If candidate A truly has 100% of the votes, then these outcomes are not equally likely. The second and fourth outcomes are impossible. The first and third outcomes each occur about 50% of the time. Each candidate will be assigned about 50% of the votes. Candidate A, who received 100% of the true votes will tally about 50% of them. Candidate B, who received 0% of the true votes also will tally about 50% of them. The bias is 50% in favor of candidate B.

The second example illustrates a fundamental fact. To the extent an impartial machine makes mistakes, the expected result is bias in favor of the underdog. A person can be thought of as an unusually error prone machine. Thus, impartial hand counts are particularly biased when the true vote favors one candidate.
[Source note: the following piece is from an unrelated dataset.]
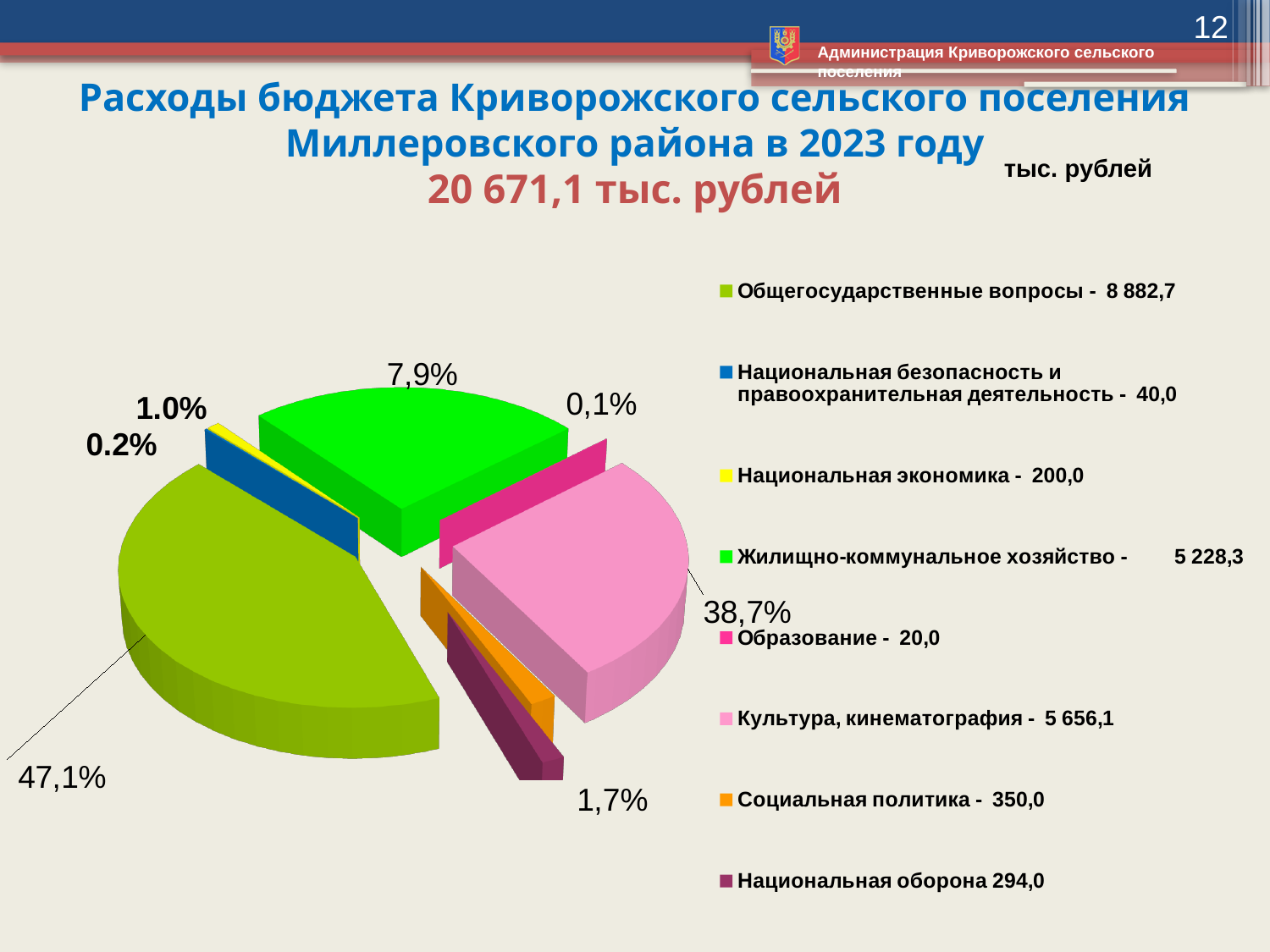
What kind of chart is shown on the slide? pie chart What is the difference between the values for Общегосударственные вопросы and Культура, кинематография? 3 226,6 What is the value for Национальная оборона according to the legend? 294,0 What is the value for Общегосударственные вопросы according to the legend? 8 882,7 How many categories does the legend of the pie chart list? 8 What is the value for Культура, кинематография according to the legend? 5 656,1 Which is larger: the value for Культура, кинематография or for Жилищно-коммунальное хозяйство? Культура, кинематография What percentage share is labelled on the slice for Общегосударственные вопросы? 47,1% What is the value for Социальная политика according to the legend? 350,0 Which category has the smallest value in the pie chart? Образование What total budget expenditure is stated in the chart title? 20 671,1 тыс. рублей Which category has the largest value in the pie chart? Общегосударственные вопросы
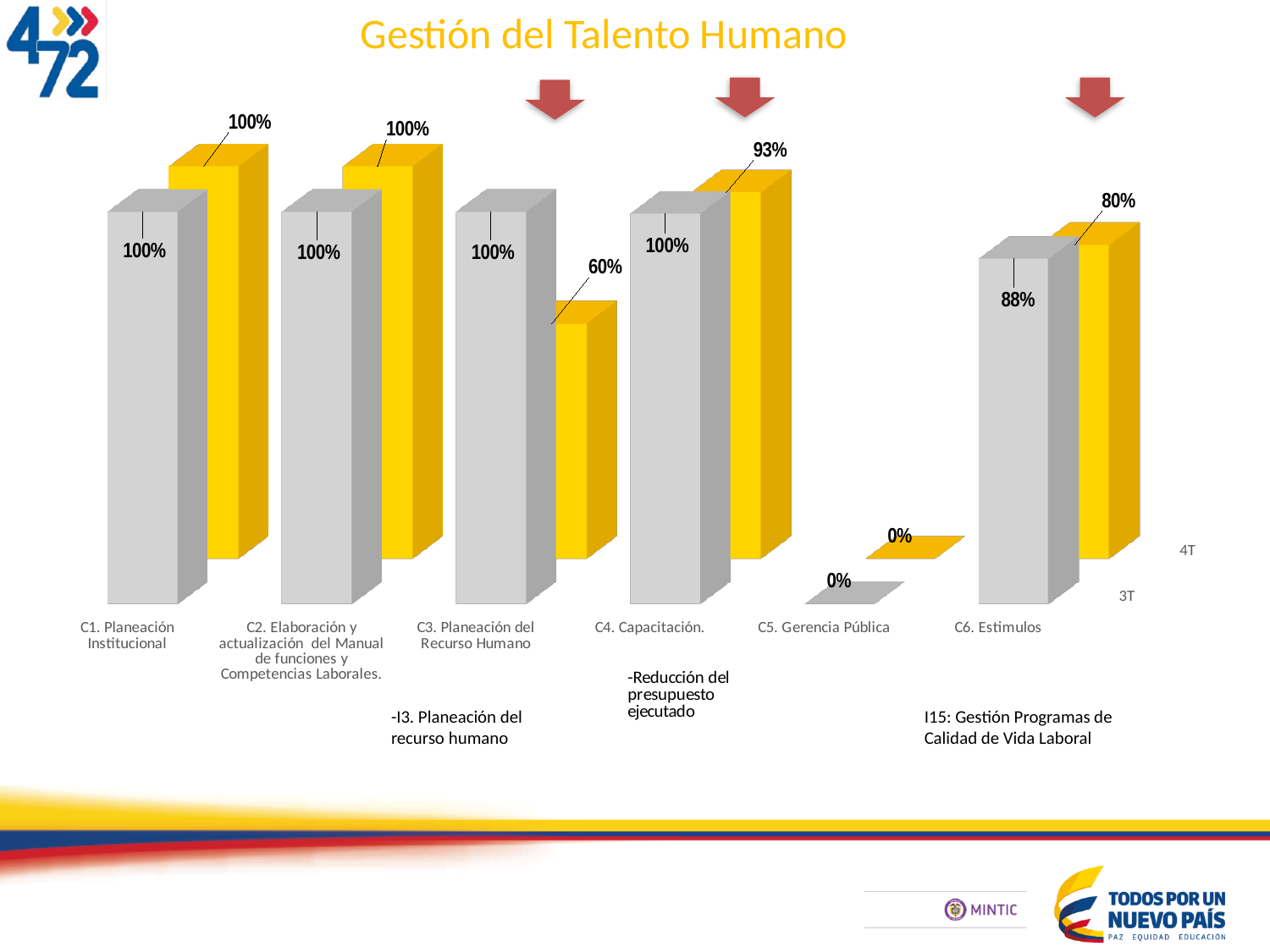
What is the difference between the 3T and 4T values for C6. Estimulos? 8% What is the title of the slide containing the chart? Gestión del Talento Humano What is the 4T value for C3. Planeación del Recurso Humano? 60% What is the difference between the 3T and 4T values for C3. Planeación del Recurso Humano? 40% How many data series does the chart show? 2 Which category has the lowest 4T value? C5. Gerencia Pública What is the 4T value for C6. Estimulos? 80% What type of chart is shown on the slide? Bar chart What is the 4T value for C4. Capacitación? 93% What is the 3T value for C6. Estimulos? 88% Which is larger for C4. Capacitación, the 3T value or the 4T value? 3T How many categories are shown on the chart? 6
Other things equal, an impartial counting process's bias is large to the extent one candidate is favored over another. Thus, a recount of ballots already counted should, on average, show a net gain for the underdog if the recounting process has a higher error rate than the original counting process and both counting processes are impartial. Arguably, hand recounts of ballots already counted by machine that increase the winner's margin are evidence against impartiality.
To the extent that voters truly favor one candidate over another, it is likely that this kind of bias will overwhelm other sources of impartial counting error. In the second example, the bias in the machine count proportion is 0.000600 in favor of candidate B and that in the people count proportion is 0.00600 in favor of candidate B. The bias in the machine-person count is 0.001140, about 90% greater than for the machine count alone. All three bias figures are almost 100% of the corresponding total typical errors.

Impartial counting process errors tend to cluster around the bias. The error standard deviation is a measure of the typical difference between the proportionate error and the proportionate bias. In the second example, the error standard deviations for the machine count, person count, and machine-person count are 0.0000993, 0.000938, and 0.000130, respectively. The machine-person count figure is about 31% greater than for the machine count.

The total typical error due to both the bias and the clustering of errors around the bias is measured by the root-mean-square error, or RMS for short. This is the measure of counting process error used in the second example.

All impartial recounts simply replace one error series with another. This makes it possible to convert a loss to a win. Thus, the underdog benefits from any impartial recount, complete or partial. Impartial counting of representative ballots not previously counted also helps the underdog, for the same reason.

The higher the recounting process's error rate, the more the underdog is helped. Suppose the recounting process's error rate is higher than that for the original counting process. Then the bias in favor of the underdog is increased. The typical cumulative error also is increased. A recounting process with the highest feasible error rate maximizes the probability of a net gain for the underdog large enough to win. Replacing a machine count with a hand count is an example of this.

Think of the proportion of the ballots assigned to the underdog after a count as a stock price. Then the underdog's situation is akin to holding an out of the money call option that has just expired. This call option is worthless. An impartial recount will result in a new proportion for the underdog, either higher or lower. This change is like a stock price change. Allowing the recount is like extending the call option's life. It adds value. Allowing recounts is equivalent to forcing the candidate who is ahead to give a free call option to the underdog.

The proportion of all uncounted ballots representing votes for the underdog should be about the same as for the counted ballots. However, it is easy to find localities where uncounted ballots particularly favor the underdog. Counting only or predominantly these ballots introduces unusually large bias; hence is particularly likely to convert a loss to a win. This practice is equivalent to an error process that is not blind to the candidates, hence does not satisfy the criteria for impartiality.